- [What you have to do]
Convert the lines starting with the one containing "How widely separated" and going on through the one containing "3. (290,299)" into a numbered list, leaving out blank lines.
=== Data shown ===
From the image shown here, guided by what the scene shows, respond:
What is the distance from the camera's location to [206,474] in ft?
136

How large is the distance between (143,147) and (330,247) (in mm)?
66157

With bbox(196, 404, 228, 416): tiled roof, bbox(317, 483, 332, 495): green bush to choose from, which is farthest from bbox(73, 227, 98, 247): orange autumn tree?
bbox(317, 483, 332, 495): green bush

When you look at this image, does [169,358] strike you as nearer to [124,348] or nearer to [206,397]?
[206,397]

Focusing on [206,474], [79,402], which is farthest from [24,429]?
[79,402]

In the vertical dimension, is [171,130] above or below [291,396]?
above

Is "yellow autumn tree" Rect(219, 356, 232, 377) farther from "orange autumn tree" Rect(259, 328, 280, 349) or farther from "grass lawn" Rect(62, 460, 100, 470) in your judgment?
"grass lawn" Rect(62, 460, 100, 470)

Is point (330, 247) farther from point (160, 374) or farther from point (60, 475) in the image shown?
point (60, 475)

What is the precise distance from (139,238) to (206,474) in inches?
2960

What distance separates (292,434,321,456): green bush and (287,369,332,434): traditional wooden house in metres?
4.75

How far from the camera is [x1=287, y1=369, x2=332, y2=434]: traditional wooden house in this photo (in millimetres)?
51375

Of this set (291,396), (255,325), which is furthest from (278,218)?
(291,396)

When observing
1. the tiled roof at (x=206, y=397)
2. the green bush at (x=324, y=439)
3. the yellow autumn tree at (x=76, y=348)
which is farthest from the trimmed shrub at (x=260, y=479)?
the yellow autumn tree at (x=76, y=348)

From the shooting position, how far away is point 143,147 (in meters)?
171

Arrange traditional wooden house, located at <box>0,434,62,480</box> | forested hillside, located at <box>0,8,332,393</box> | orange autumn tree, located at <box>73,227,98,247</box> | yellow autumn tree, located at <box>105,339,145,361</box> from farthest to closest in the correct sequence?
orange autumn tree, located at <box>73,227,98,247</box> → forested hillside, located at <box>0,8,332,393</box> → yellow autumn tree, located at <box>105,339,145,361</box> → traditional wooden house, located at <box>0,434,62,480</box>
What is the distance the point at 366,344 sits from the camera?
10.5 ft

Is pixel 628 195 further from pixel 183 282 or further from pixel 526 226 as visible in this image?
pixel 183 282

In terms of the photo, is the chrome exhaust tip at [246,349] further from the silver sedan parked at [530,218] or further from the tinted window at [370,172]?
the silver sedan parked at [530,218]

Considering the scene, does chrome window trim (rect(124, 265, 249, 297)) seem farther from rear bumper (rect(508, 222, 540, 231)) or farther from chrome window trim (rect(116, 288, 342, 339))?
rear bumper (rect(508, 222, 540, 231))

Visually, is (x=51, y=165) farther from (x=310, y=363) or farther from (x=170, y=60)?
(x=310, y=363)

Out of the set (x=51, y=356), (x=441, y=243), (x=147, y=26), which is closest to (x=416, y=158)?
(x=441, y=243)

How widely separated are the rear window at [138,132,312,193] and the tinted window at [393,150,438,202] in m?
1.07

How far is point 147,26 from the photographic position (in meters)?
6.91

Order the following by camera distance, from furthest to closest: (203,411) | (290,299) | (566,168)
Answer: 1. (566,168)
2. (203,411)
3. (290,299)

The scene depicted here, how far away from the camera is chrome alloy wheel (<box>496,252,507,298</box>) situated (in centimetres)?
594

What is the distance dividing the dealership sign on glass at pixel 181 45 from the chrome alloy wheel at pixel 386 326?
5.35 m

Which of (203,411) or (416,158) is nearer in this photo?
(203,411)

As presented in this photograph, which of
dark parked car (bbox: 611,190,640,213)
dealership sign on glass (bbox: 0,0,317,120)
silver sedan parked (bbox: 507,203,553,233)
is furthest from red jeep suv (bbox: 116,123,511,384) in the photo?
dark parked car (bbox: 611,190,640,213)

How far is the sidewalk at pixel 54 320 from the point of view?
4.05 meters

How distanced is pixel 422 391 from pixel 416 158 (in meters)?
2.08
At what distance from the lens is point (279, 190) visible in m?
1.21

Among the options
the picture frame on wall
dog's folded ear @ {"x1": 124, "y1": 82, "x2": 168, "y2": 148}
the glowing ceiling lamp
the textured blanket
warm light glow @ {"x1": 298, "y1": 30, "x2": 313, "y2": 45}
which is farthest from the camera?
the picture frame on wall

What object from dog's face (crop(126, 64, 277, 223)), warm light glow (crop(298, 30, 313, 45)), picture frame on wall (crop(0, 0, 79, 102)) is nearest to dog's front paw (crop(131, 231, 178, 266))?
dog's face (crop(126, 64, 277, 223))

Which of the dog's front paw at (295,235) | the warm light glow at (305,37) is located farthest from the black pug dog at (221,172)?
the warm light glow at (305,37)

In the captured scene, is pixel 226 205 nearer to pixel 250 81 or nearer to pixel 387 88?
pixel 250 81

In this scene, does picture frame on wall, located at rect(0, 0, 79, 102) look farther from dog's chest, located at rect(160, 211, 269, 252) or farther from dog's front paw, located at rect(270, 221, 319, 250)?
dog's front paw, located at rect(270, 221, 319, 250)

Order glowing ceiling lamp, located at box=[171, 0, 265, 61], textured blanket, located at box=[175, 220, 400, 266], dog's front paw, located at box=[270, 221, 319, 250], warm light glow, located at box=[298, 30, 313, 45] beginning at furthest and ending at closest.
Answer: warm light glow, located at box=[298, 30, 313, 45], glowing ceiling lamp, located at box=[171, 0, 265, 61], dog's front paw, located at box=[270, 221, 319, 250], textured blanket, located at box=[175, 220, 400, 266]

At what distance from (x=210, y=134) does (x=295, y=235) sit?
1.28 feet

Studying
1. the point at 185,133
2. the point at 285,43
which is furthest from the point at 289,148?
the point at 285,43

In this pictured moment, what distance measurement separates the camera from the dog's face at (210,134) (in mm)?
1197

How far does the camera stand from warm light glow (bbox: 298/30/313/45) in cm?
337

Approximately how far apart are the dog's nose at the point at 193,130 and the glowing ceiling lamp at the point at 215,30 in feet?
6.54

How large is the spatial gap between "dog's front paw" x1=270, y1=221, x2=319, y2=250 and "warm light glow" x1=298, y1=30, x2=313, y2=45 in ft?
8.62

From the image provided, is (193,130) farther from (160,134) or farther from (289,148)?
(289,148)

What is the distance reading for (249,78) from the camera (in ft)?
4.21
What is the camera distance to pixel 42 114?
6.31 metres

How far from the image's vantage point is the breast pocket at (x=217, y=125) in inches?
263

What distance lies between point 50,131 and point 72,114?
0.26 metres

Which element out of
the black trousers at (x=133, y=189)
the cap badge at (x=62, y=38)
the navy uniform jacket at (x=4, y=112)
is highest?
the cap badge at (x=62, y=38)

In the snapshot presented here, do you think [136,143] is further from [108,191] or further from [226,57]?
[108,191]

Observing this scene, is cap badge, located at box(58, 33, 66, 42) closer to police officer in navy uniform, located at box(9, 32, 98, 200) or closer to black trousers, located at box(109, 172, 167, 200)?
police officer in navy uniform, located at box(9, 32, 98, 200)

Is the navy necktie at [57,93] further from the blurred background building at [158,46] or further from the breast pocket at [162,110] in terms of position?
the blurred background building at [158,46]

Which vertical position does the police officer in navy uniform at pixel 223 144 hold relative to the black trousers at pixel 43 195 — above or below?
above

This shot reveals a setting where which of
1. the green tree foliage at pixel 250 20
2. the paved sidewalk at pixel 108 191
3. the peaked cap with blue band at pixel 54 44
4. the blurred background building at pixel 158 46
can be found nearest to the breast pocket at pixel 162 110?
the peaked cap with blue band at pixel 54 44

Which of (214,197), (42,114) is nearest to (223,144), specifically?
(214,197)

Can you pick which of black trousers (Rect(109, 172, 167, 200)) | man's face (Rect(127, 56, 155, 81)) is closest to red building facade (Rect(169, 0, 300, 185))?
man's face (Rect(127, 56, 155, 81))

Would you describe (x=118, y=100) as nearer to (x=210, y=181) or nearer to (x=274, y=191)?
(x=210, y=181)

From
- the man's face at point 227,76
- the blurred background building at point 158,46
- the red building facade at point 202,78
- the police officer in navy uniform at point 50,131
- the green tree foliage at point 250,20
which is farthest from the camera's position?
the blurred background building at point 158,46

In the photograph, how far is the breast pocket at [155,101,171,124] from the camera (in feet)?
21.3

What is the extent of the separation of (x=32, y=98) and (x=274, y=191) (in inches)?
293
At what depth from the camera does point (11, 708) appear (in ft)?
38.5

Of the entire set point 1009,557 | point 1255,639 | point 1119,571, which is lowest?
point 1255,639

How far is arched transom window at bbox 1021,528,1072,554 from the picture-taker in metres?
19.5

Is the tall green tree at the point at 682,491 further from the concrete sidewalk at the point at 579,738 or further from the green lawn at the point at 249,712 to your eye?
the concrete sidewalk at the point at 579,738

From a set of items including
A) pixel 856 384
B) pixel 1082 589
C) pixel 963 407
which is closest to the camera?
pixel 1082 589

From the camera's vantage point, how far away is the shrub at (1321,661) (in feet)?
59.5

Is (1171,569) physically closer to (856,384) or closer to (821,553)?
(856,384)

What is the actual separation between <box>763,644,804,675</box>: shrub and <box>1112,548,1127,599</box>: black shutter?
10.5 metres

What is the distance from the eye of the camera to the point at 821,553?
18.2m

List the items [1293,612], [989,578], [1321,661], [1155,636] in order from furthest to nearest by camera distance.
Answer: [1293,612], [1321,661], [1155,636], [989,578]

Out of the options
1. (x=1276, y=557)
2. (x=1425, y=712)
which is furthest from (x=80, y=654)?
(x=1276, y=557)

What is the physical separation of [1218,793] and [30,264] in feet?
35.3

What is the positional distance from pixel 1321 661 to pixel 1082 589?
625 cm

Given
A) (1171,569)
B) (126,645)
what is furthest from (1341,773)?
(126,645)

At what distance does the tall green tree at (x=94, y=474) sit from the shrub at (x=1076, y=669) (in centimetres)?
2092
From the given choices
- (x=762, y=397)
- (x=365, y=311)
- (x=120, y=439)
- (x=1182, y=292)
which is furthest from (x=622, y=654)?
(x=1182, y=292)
===
- [Answer in full]
1. How widely separated are the rear window at [138,132,312,193] and the tinted window at [393,150,438,202] in m?
2. 1.07
3. How far is point 147,26 from the photographic position (in meters)?
4. 6.91
5. Order the following by camera distance, from furthest to closest: (203,411) | (290,299) | (566,168)
6. Answer: 1. (566,168)
7. 2. (203,411)
8. 3. (290,299)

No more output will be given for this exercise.